There's a tension with lists like this, one that is far from new. In the early 20teens, there was much chatter about the impact food blogs were having on the 'proper' timing of restaurant reviews, which in the pre-internet era might run six months after a grand opening. In a 2010 piece in the Columbia Journalism Review, Robert Sietsema, then the seasoned critic for the Village Voice, wrote that 'a critique written months after a place open[s], no matter how much fairer and more complete, now seem[s] anachronistic.' Three years later in Slate, Luke O'Neil argued that restaurants should be treated like books or films, subject to review on opening night. Julia Kramer, then a critic for Time Out Chicago, pushed back, arguing that waiting at least a month before a first visit provides needed critical distance from 'the cloud of hype — including hype that I/TOC may have had some role in creating.'
Fifteen years later, my editors and I are still having these debates. What is fair to restaurants? What is fair to diners? How do we continue to be part of the conversation when influencers and other news outlets that don't employ restaurant critics are posting quasi-reviews within days of opening?
I recently watched a social video from The Almanac, a local news site that serves the Peninsula. Its food editor reviewed the new Menlo Park restaurant Yeobo, Darling, on opening night, and it was a mostly negative assessment. 'I don't want to be too quick to judge,' she said at the video's close, 'so I'd recommend giving it a few months to get itself in the groove before checking it out.' Knowing the impact a negative review can have on a small business, as a journalist, why not take that advice and give it, if not a few months, at least a few weeks before weighing in?
This is a rhetorical question I of course know the answer to. Readers and viewers are hungry for intel on the hottest new restaurants, and so the faster a writer can drum up an opinion, the better. But what is that opinion worth if it's based on a single visit on opening night? Something, surely — but, biased though I am, I still think there is greater value in a review that is grounded in multiple visits over the course of weeks or even months.

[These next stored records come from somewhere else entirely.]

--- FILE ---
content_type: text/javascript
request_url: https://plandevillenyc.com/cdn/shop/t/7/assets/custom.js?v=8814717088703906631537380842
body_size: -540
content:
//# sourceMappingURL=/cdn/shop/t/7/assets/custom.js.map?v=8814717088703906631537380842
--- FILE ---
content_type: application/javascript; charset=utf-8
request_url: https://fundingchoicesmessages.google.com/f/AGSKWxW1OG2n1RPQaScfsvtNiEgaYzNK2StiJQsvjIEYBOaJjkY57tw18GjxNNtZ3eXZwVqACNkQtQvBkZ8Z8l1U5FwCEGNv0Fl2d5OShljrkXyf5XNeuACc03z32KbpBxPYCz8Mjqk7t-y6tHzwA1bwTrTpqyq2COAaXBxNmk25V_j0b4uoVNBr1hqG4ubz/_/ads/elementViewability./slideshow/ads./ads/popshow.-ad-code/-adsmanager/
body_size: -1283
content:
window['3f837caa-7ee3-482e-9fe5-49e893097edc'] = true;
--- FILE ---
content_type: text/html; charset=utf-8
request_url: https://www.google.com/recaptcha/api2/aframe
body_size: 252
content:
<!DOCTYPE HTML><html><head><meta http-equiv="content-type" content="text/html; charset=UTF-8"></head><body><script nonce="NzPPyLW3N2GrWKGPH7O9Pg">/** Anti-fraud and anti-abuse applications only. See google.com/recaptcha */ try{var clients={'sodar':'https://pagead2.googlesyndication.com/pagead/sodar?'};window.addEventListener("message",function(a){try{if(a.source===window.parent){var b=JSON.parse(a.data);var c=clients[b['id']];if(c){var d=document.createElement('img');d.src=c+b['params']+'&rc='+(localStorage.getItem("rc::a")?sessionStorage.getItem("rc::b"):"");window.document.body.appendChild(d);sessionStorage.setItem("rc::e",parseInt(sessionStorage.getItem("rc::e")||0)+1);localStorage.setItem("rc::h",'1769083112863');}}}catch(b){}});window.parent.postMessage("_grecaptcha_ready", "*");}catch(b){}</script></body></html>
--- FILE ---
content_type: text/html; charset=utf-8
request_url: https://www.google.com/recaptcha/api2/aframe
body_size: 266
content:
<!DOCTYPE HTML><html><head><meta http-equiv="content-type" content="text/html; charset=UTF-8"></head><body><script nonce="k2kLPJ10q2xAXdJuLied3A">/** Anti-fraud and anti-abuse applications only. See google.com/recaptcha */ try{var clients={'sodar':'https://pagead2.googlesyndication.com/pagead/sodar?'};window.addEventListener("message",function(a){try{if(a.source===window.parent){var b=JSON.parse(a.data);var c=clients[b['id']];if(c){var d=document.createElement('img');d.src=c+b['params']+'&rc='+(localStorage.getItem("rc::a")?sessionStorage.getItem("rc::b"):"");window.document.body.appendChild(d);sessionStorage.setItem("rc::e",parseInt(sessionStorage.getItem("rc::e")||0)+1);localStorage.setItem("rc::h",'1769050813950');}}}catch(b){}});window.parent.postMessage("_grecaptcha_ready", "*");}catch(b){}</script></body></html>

And so here's what you can expect from the Chronicle's restaurant coverage: My food reporter colleagues Mario Cortez and Elena Kadvany will continue to publish reported stories about new restaurants. Although these articles may contain descriptions of the space and menu items, they are not reviews. Cesar and I handle those, and we generally wait at least three weeks and often longer before visiting a new restaurant. We pay two subsequent calls, sometimes only one if the price is prohibitive. In certain instances where we think an establishment is of interest to our readers but probably not a candidate for a full review, we might visit sooner, as in the case of the Jagalchi food hall.
And now — the Now List. All my blathering is context for why you'll see some potentially surprising omissions. Yeobo, Darling isn't on there. Bijou isn't either, nor Carabao. These aren't slights; they simply haven't been open long enough for us to visit. Of all the hit/heat/hot lists, the Chronicle's Now List will never be the most trendy. But we do think it's the most well-considered, and I hope you'll take a look.